Passage shown:
=======
Rules of Engagement

May Saint Isidore of Seville guide us as we surf the internet.

As our world becomes more complex and new ways of communicating happen along we need to try to keep in mind that there are real flesh and blood people on the other end of the internet with whom we are trying to engage. It’s a challenge to translate our new modes of communication into our old understanding and often something is lost in the translation.

Several years ago I put together a list of “ground rules” to help us communicate on various church egroups et cetera. While it was developed to help our interaction in an egroup or elist setting, this list of “rules” is a great thing to keep in mind when you’re trying to communicate with another child of God in cyberspace. This is certainly not my wisdom but the wisdom of saints and wise men, both past and present.
=======
Supplied data:
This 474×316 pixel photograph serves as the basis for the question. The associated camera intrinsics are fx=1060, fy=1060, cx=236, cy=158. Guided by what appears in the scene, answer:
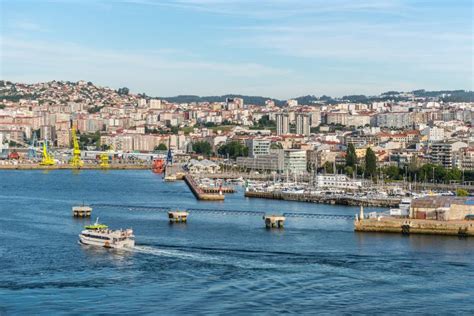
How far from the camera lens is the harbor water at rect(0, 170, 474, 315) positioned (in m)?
9.45

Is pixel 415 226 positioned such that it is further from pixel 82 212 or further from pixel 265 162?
pixel 265 162

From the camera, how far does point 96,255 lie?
1219 centimetres

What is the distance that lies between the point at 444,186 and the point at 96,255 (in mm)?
13799

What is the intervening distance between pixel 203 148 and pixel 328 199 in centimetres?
2447

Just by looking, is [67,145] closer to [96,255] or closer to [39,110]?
[39,110]

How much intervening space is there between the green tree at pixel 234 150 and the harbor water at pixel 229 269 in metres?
22.6

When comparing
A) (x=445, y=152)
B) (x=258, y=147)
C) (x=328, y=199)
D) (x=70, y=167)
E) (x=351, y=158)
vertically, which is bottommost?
(x=328, y=199)

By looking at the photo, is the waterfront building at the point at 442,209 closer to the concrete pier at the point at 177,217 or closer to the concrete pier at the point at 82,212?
the concrete pier at the point at 177,217

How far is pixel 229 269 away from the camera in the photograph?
11023mm

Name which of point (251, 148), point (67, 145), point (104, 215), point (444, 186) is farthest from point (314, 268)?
point (67, 145)

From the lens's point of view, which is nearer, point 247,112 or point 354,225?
point 354,225

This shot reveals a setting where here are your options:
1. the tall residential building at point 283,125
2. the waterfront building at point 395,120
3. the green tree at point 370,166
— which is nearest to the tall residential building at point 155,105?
→ the waterfront building at point 395,120

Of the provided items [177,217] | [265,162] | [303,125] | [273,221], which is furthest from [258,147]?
[273,221]

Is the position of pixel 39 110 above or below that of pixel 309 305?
above
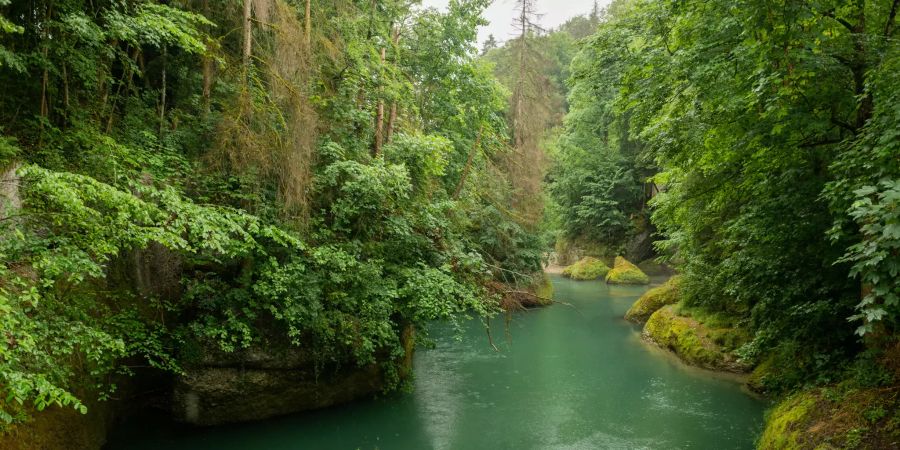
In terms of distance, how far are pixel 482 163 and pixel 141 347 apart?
12.2 m

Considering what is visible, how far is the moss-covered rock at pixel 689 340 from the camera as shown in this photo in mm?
13047

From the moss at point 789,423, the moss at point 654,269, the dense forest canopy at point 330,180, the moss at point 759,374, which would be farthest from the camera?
the moss at point 654,269

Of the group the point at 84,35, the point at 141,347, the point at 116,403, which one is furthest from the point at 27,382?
the point at 116,403

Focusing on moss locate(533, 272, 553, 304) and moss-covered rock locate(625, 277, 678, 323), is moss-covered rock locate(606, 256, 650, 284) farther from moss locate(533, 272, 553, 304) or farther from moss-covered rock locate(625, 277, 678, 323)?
moss-covered rock locate(625, 277, 678, 323)

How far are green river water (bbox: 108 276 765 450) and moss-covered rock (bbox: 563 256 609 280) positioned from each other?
626 inches

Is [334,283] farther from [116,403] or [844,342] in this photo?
[844,342]

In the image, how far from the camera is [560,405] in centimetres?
1132

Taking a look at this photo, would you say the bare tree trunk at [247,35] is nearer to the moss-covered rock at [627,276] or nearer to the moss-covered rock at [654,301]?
the moss-covered rock at [654,301]

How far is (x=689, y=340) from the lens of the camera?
14.1 m

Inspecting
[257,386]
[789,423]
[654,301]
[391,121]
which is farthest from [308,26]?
[654,301]

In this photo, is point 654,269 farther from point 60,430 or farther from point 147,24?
point 60,430

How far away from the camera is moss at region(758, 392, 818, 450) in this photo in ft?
23.1

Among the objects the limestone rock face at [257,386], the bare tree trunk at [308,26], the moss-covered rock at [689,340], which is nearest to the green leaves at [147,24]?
the bare tree trunk at [308,26]

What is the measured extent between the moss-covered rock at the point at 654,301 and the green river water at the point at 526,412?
3182 millimetres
=======
Problems:
[A] Summarize the Rules of Engagement passage in two sentences.
[B] Please rewrite everything in the Rules of Engagement passage from "Rules of Engagement" down to "in the translation.", replacing "challenge" with "struggle".
[C] According to the Rules of Engagement passage, whose wisdom does the list of ground rules reflect?

Problem solutions:
[A] The passage reminds readers that real people are on the other end of the internet and that meaning is often lost when new ways of communicating are translated into old understanding. Its author assembled a list of ground rules years ago for church egroups, which also applies to communicating with another child of God in cyberspace and draws on the wisdom of saints and wise men past and present.

[B]
Rules of Engagement

May Saint Isidore of Seville guide us as we surf the internet.

As our world becomes more complex and new ways of communicating happen along we need to try to keep in mind that there are real flesh and blood people on the other end of the internet with whom we are trying to engage. It’s a struggle to translate our new modes of communication into our old understanding and often something is lost in the translation.

[C] The wisdom of saints and wise men, both past and present.